The Broome Dusters of the North American Hockey League were the building's first full-time tenant. After a tepid first year of support, the Dusters draw many sellouts, and the community's passion for the team led the Hockey News to declare Binghamton as Hockey Town USA. The Broome Dusters became the Binghamton Dusters in 1977 and moved into the American Hockey League (AHL). The franchise went through a number of name changes, becoming the Whalers and then the Rangers before it relocated to Hartford, Connecticut, in 1997.

The Rangers were replaced by the BC Icemen, of the United Hockey League, for five seasons. The AHL returned in 2002 with the Binghamton Senators, who were affiliated with the Ottawa Senators of the National Hockey League. The arena and the Senators hosted the 2008 AHL All-Star Classic with the skills contest and game broadcast on consecutive nights on live TV across the US and Canada.

In 2017, the Senators were replaced with the New Jersey Devils' affiliate, the Binghamton Devils. In 2020, the B-Devils temporarily relocated to New Jersey during the COVID-19 pandemic causing a disagreement with the arena's operators. The Devils' AHL franchise was then relocated as the Utica Comets before the 2021–22 season. The arena then agreed to a lease with the Federal Prospects Hockey League (FPHL) to add an expansion team called the Binghamton Black Bears for the 2021–22 season.

The New Jersey Nets of the National Basketball Association, and the Hartford Whalers, Washington Capitals, and Ottawa Senators of the National Hockey League have all hosted exhibition games at the arena.

Each December, the arena plays host to the Stop-DWI Holiday Classic, a high school basketball tournament. From 1992 to 2014, the Classic included a national bracket, and was considered to be one of the premiere high school basketball tournaments in the United States. In 2016, the arena hosted the New York State Public High School Athletic Association boys' basketball championship.

Work instruction 1:
Print the arena passage from "Each December, the" up to and including "boys' basketball championship.".
Work instruction 2:
For each statement, say yes or no according to the arena passage and quote the words that decide it: (a) The team moved into the American Hockey League in 1977. (b) The BC Icemen played at the arena for seven seasons. (c) The skills contest and game of the 2008 AHL All-Star Classic were broadcast on the same night.

The data:
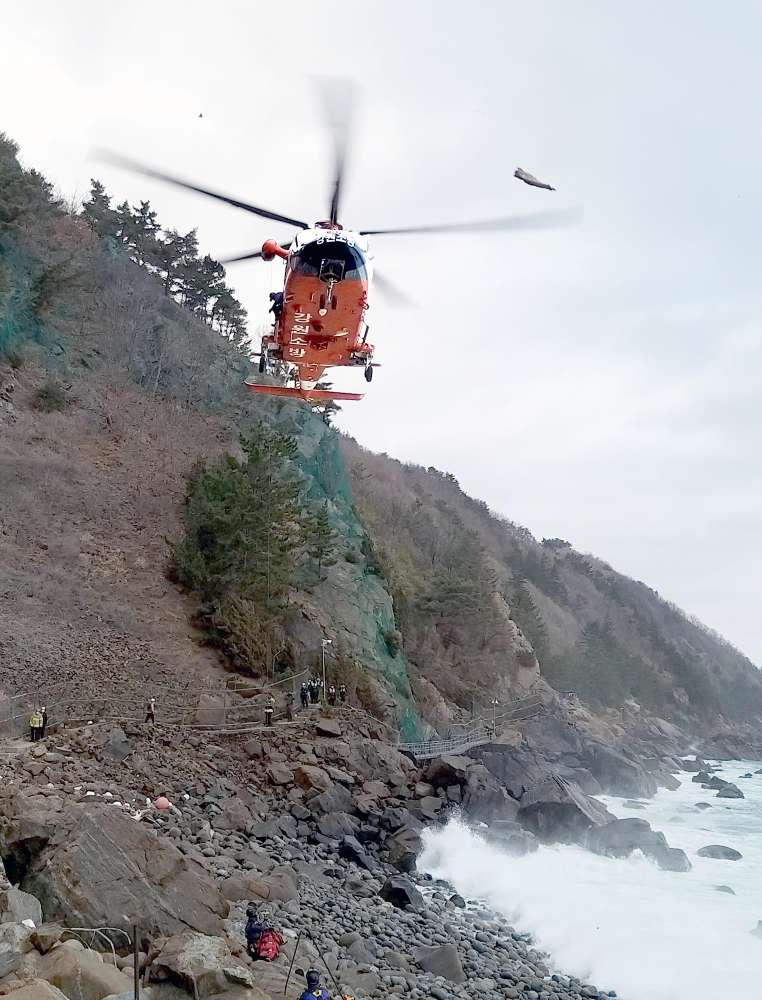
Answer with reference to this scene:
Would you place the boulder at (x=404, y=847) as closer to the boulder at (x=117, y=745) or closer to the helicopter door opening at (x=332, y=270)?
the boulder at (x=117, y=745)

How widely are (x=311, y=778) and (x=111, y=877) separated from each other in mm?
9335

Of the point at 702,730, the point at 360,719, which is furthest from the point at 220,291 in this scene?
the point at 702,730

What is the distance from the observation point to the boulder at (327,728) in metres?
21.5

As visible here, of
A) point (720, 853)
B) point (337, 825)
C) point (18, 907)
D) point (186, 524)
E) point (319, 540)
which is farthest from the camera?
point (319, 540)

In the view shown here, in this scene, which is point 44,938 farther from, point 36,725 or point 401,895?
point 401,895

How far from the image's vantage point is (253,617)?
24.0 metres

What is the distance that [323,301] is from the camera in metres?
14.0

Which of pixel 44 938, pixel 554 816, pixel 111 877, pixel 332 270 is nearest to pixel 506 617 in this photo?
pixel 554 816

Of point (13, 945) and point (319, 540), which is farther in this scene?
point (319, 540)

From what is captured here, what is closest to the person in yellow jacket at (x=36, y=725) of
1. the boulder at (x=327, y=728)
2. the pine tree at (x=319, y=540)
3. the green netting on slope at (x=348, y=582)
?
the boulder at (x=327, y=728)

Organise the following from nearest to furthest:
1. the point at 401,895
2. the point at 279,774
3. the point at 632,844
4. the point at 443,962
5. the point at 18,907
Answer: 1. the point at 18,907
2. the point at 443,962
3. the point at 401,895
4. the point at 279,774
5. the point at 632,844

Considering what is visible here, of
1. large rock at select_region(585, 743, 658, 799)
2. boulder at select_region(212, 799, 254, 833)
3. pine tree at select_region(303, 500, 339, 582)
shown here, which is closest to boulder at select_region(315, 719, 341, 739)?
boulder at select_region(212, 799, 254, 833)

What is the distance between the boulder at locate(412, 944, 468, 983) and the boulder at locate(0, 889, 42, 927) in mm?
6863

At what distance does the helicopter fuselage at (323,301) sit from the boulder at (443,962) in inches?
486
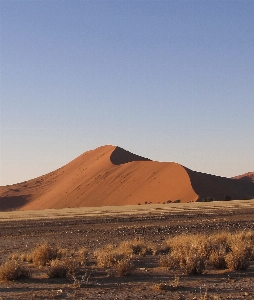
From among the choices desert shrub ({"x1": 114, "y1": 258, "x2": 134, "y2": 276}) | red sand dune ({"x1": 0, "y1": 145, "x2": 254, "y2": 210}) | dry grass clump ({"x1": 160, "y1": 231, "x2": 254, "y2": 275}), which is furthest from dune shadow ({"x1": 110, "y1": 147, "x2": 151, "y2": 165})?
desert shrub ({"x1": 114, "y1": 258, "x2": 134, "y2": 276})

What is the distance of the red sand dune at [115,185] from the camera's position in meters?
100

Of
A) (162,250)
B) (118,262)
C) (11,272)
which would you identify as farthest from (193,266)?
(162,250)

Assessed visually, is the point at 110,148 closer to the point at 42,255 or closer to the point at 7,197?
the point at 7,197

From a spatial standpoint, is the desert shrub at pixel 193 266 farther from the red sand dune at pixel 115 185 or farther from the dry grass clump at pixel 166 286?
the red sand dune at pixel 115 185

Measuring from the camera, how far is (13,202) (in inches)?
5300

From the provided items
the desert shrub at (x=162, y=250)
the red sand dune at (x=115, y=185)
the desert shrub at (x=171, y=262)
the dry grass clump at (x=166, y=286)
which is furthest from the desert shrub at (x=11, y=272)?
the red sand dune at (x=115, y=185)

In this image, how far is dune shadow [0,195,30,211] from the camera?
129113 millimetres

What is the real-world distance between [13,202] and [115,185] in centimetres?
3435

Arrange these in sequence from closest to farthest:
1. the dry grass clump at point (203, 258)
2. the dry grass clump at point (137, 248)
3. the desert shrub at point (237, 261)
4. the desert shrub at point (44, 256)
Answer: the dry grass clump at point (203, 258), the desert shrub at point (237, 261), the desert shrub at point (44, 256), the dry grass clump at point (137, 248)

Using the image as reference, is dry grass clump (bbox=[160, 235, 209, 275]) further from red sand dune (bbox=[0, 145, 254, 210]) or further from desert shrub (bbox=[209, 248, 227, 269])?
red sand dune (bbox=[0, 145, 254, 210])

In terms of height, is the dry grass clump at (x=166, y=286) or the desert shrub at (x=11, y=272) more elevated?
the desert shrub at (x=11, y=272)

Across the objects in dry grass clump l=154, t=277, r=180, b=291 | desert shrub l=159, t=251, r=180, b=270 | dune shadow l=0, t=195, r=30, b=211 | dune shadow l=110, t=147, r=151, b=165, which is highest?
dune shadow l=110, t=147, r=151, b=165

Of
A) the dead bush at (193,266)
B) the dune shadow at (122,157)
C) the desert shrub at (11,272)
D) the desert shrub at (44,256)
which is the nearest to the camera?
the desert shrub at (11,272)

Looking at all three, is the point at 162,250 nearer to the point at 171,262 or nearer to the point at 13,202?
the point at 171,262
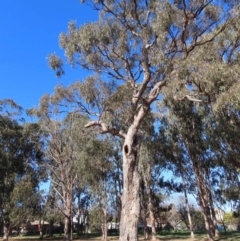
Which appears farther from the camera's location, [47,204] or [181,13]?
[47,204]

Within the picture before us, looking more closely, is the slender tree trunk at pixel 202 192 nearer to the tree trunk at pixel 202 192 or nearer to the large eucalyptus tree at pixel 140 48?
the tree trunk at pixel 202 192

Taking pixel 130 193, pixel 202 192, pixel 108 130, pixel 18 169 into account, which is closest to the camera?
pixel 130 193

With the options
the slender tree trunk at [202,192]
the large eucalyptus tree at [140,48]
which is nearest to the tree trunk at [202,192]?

Solution 1:
Each December, the arena plays host to the Stop-DWI Holiday Classic, a high school basketball tournament. From 1992 to 2014, the Classic included a national bracket, and was considered to be one of the premiere high school basketball tournaments in the United States. In 2016, the arena hosted the New York State Public High School Athletic Association boys' basketball championship.

Solution 2:
(a) Yes: "The Broome Dusters became the Binghamton Dusters in 1977 and moved into the American Hockey League (AHL)."
(b) No: "The Rangers were replaced by the BC Icemen, of the United Hockey League, for five seasons."
(c) No: "with the skills contest and game broadcast on consecutive nights on live TV across the US and Canada."